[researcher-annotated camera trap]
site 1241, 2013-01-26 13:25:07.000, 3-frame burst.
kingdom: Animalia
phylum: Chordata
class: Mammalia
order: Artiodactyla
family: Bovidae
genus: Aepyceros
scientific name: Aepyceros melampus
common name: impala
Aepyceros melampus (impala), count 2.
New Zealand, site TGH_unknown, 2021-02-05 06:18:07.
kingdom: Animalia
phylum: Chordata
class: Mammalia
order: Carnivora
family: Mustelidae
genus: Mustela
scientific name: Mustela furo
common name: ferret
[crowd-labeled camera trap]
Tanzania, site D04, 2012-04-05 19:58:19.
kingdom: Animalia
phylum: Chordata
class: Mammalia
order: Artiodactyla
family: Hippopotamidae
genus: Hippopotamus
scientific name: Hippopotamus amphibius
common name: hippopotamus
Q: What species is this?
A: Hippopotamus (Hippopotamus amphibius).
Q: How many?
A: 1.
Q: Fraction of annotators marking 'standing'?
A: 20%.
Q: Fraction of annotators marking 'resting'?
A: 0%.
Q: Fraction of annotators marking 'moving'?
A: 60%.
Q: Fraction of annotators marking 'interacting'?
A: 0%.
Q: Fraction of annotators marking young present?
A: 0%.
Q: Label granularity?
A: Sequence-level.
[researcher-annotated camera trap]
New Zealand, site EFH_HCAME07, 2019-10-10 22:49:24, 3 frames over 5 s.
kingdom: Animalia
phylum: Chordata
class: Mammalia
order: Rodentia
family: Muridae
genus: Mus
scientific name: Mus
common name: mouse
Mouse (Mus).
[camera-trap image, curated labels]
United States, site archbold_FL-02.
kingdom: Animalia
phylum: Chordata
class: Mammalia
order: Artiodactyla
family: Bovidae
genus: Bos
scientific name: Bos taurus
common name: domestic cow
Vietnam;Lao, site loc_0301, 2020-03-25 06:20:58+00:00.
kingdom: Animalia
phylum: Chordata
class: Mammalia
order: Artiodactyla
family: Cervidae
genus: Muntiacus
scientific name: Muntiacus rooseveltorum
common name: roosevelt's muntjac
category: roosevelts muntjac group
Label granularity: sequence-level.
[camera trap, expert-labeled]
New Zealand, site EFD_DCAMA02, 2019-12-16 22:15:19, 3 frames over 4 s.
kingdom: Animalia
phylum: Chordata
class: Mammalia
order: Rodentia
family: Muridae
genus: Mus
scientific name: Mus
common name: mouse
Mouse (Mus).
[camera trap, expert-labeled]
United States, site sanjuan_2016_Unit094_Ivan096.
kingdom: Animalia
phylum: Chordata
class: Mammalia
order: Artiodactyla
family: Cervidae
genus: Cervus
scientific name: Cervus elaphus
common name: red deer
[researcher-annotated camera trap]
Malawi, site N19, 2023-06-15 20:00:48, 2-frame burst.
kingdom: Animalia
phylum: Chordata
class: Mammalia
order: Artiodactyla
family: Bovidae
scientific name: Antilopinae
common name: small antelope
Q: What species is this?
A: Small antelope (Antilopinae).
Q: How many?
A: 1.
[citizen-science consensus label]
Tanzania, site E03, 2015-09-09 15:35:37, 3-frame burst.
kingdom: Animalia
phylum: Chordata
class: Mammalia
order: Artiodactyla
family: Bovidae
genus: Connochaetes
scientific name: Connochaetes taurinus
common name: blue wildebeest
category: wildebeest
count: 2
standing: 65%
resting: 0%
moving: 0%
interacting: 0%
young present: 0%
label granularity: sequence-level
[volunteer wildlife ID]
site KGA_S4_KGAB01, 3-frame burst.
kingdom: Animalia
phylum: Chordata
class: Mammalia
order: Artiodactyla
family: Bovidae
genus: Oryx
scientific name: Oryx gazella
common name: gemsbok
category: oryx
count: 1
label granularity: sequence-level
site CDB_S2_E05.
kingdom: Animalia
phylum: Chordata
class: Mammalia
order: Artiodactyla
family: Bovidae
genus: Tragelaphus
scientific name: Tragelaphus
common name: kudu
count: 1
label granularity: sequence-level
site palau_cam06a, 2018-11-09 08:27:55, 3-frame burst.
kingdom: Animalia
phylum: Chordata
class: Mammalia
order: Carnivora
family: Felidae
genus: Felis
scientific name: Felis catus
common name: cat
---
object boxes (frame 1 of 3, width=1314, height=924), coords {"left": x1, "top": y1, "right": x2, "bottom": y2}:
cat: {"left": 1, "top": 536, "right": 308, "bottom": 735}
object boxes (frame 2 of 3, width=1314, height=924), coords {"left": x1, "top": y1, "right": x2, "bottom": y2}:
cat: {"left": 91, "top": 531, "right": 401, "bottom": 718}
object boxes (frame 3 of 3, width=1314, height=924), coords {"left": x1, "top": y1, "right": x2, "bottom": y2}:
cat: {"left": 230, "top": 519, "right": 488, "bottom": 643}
■ ■ ■ ■ ■
Take every line above where "standing" appears and copy it.

Result of this task:
Q: Fraction of annotators marking 'standing'?
standing: 65%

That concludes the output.